I can see what I can do Rob just give me a couple days.


----------



## eric2004bc

*competition idea for a later date*

i was thinking about this whilst dong teh cold war comp

basicly its a car competition where we have a picture of a car and we have to modify it, change the colours, and some new rims etc etc anything you want, and then the people would vote for the best one

thoughts?


----------



## D.P.

Let's have a SOTW!! I'm hungry for competition!


----------



## HeavyRob

HeavyRob said:


> In fact, if someone were to create an awesome enough graphic with Layne Staley facing off against like James Hetfield (or Alice in Chains vs Metallica for those playing the home game)
> 
> ...I'll upgrade my membership so I can use it as my sig.
> 
> 
> 
> 
> keyword is _awesome_



This still stands, btw.


----------



## D.P.

HeavyRob said:


> This still stands, btw.


Like facing off in a fight?


----------



## M.C

Graphics idea: Anything, so long as we get one going!

Come on, let's roll.


----------



## D.P.

Michael Carson said:


> Graphics idea: Anything, so long as we get one going!
> 
> Come on, let's roll.


Yeah let's get something going. Idc if it's just four of us, bring back the SOTW!!


----------



## M.C

Yeah, SOTW was awesome(I watched it).

Let's at least get something going every other week.


----------



## K R Y

How about a Large Piece of the month with a set theme? Make it say 500X500 Minimum, 1280X1024 Max or something. MMA event poster has been done so would need some fresh ideas. Like everyone using the same stock photo and people voting for the best Manipulation.


----------



## M.C

That would be cool, I like it.

Really, anything would be good at this point.


----------



## CornbreadBB

How about a graphic contest that best represents one of our members...from their user name to their (gay) comments, etcetc.

WHAT DO I WIN!?


----------



## D.P.

KryOnicle said:


> How about a Large Piece of the month with a set theme? Make it say 500X500 Minimum, 1280X1024 Max or something. MMA event poster has been done so would need some fresh ideas. Like everyone using the same stock photo and people voting for the best Manipulation.

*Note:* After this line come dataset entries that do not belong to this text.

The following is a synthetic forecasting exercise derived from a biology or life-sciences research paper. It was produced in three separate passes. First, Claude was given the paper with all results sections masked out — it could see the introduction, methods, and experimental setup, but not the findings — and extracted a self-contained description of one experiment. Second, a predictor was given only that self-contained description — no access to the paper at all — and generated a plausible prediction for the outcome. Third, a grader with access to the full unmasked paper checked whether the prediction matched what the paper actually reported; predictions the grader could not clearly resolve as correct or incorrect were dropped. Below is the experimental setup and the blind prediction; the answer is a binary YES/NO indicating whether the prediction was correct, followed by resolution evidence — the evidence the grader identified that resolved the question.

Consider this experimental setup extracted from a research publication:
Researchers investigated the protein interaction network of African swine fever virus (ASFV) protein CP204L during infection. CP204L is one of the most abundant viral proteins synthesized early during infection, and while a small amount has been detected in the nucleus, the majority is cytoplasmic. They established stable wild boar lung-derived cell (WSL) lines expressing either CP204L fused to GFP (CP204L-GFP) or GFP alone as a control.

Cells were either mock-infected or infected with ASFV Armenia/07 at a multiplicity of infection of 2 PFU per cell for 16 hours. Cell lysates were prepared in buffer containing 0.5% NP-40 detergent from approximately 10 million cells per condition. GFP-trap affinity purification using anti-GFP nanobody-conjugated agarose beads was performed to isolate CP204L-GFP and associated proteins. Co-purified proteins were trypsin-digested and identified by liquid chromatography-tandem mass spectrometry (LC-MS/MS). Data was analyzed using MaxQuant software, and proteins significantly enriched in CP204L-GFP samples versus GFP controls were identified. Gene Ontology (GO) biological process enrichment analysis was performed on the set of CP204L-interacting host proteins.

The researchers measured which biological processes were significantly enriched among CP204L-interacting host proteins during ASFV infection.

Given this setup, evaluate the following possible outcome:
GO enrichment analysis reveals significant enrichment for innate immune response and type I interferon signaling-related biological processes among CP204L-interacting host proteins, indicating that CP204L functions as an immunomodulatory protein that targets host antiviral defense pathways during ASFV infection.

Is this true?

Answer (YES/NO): NO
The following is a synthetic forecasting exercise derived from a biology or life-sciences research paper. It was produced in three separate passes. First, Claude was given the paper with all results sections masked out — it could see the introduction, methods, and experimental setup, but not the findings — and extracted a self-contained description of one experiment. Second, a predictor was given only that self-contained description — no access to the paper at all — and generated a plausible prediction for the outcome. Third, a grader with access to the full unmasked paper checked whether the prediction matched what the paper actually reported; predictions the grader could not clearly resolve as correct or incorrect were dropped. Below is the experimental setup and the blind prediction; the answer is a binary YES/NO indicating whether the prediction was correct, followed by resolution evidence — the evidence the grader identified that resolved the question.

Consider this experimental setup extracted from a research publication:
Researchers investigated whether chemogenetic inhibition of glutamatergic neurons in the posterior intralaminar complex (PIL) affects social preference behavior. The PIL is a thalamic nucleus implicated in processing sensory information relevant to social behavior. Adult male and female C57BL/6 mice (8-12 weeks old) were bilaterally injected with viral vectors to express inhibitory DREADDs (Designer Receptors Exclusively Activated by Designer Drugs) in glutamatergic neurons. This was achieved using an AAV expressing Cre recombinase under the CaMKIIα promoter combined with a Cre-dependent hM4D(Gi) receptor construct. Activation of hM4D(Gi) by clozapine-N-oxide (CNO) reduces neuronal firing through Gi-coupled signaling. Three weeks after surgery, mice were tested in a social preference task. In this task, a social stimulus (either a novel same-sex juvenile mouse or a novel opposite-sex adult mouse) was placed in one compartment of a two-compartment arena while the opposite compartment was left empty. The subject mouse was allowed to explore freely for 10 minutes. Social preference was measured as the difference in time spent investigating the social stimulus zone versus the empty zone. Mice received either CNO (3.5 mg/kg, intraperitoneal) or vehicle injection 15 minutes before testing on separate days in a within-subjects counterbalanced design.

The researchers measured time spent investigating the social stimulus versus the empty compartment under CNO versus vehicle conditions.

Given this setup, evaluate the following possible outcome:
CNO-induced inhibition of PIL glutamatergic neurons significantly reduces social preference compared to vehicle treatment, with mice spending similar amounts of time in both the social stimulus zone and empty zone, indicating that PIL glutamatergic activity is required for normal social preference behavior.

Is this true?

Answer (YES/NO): NO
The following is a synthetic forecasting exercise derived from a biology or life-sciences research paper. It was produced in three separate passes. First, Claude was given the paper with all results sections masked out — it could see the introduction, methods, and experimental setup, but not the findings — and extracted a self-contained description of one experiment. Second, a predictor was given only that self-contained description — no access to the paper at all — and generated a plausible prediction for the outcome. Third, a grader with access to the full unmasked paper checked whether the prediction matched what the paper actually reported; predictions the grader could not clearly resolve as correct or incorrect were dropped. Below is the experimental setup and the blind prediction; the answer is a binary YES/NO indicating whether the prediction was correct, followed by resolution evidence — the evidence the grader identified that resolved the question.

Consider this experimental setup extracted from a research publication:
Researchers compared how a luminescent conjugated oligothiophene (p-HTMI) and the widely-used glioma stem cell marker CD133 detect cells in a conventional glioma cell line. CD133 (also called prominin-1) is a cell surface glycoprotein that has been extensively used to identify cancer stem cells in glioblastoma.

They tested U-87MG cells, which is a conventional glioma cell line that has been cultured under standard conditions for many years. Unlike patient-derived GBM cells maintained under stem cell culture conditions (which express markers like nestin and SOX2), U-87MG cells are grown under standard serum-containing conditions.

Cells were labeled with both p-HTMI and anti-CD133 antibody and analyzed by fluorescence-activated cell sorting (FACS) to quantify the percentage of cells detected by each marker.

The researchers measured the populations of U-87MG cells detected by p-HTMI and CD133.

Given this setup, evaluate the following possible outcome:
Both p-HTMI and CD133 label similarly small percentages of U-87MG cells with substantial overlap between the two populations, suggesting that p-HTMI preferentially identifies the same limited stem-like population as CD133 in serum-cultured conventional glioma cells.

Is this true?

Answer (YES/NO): NO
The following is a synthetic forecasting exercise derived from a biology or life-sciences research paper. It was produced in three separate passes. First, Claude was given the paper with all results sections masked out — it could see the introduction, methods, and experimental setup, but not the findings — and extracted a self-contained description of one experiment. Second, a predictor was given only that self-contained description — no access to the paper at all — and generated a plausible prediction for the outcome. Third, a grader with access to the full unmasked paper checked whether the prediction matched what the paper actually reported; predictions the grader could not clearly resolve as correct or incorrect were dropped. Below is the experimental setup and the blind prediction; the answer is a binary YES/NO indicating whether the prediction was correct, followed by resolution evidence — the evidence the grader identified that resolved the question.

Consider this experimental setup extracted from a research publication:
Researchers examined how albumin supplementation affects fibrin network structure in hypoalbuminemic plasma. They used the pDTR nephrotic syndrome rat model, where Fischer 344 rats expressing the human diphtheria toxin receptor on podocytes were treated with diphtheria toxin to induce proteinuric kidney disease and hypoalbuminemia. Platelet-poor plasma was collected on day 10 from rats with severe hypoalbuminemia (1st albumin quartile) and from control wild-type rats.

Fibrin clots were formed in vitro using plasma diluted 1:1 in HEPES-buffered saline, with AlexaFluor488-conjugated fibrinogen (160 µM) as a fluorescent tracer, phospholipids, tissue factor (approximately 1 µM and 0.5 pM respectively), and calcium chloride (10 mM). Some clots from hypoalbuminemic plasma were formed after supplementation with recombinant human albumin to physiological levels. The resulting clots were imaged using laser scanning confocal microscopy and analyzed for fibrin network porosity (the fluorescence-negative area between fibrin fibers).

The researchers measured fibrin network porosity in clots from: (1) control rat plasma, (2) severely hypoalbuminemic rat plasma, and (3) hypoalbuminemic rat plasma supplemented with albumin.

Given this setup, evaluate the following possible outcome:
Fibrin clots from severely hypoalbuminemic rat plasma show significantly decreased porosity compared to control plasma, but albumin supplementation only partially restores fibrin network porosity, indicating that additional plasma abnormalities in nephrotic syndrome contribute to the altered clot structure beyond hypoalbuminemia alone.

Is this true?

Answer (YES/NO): NO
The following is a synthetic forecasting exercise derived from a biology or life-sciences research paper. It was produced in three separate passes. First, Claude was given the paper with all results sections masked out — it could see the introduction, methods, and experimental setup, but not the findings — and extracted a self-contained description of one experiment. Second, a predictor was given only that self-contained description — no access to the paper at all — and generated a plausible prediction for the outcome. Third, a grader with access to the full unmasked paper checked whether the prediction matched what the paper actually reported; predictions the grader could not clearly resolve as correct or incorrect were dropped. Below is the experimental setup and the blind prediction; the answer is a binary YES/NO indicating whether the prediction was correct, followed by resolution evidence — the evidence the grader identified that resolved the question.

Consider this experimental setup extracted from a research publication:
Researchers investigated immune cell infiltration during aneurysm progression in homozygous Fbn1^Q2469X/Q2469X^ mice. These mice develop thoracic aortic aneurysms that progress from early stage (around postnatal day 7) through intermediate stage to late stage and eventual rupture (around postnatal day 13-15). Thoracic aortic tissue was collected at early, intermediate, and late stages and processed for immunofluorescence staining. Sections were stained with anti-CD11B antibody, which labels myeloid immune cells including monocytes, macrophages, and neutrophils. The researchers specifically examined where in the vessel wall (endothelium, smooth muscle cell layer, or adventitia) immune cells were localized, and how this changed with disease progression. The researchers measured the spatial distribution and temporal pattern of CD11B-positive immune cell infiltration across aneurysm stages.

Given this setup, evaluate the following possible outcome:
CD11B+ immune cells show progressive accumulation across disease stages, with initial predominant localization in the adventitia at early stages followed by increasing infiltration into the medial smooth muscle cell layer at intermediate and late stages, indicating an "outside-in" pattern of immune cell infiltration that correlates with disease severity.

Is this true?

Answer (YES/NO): NO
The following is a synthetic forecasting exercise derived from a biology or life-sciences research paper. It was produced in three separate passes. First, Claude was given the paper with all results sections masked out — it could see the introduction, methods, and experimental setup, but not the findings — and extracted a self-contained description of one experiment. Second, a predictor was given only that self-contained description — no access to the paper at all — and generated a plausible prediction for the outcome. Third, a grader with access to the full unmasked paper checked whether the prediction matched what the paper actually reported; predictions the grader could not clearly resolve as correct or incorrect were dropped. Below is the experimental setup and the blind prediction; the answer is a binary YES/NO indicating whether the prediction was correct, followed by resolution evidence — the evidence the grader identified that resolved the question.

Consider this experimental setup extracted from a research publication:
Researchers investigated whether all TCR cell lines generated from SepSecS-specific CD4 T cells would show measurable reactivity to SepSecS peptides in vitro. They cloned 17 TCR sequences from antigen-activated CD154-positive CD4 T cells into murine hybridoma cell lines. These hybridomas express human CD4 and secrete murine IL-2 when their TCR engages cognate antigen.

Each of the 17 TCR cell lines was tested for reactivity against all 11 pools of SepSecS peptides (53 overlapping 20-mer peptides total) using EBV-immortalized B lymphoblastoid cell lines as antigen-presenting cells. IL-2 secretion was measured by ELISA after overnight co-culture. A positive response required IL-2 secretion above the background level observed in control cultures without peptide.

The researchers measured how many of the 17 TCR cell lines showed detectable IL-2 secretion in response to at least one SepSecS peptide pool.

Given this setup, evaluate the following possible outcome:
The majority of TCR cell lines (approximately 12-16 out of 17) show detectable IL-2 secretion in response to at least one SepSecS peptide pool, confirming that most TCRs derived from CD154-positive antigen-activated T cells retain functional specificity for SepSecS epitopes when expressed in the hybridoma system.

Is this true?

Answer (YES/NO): NO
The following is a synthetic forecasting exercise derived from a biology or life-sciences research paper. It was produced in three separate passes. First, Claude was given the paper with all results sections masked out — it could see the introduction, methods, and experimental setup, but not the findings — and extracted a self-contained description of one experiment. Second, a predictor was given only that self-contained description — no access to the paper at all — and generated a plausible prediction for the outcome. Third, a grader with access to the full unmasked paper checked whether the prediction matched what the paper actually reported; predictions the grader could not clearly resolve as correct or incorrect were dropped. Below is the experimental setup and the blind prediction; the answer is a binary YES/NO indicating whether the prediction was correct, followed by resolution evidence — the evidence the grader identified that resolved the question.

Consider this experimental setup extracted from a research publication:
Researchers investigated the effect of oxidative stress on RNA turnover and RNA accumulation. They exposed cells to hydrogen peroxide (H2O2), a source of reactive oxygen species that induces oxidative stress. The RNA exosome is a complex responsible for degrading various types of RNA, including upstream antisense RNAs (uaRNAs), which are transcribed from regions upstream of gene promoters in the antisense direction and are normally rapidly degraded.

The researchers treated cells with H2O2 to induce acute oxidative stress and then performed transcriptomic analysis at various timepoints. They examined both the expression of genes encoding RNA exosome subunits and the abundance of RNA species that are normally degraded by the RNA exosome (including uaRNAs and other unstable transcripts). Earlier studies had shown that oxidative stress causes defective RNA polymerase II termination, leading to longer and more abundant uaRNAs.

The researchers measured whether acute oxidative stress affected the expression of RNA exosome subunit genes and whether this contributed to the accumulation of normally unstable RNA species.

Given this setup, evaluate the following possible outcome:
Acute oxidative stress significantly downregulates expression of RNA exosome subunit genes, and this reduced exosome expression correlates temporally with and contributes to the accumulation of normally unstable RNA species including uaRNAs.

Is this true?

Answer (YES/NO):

Yeah, we should do that. SOTW, and then a monthly manipulation. Where's Toxic!


----------



## M.C

So........are we doing something?

Even a basic SOTW works, throw something in there until a good contest is thought up.

Do a basic "fighter from such and such weight class", or "former Pride fighters", anything. I just want another contest.


----------



## K R Y

Unfortunatly there isn't many others interested in SOTW which sucks


----------



## Toxic

Guys, I would love to get something up for you but Im just over a week away from my wedding and just dont have the time to look after it right now, if somebody else wants to run it I'll donate 25,000 credits.


----------



## M.C

Hmm, understood, boss.

What does everyone think of a "former pride fighters" SOTW?


----------



## D.P.

Ok, I'll run the SOTW this time around. I like that idea MC, but since Kronicle won the last SOTM, I'm gonna let him pick a theme. And from now on we'll have the previous week's winner pick the theme. 

Sounds good?


----------



## K R Y

Cool cool, I'll donate 25k to the winner and 10k to the runner up as well.

I like that theme MC but if we keep doing fighters (despite it being an MMA forum lol) i think it could get stale quickly. How about Fave game of 2009? Whether it's just the main character or side character or w/e. Branches out a little bit for now anyways.


----------



## D.P.

KryOnicle said:


> Cool cool, I'll donate 25k to the winner and 10k to the runner up as well.
> 
> I like that theme MC but if we keep doing fighters (despite it being an MMA forum lol) i think it could get stale quickly. How about Fave game of 2009? Whether it's just the main character or side character or w/e. Branches out a little bit for now anyways.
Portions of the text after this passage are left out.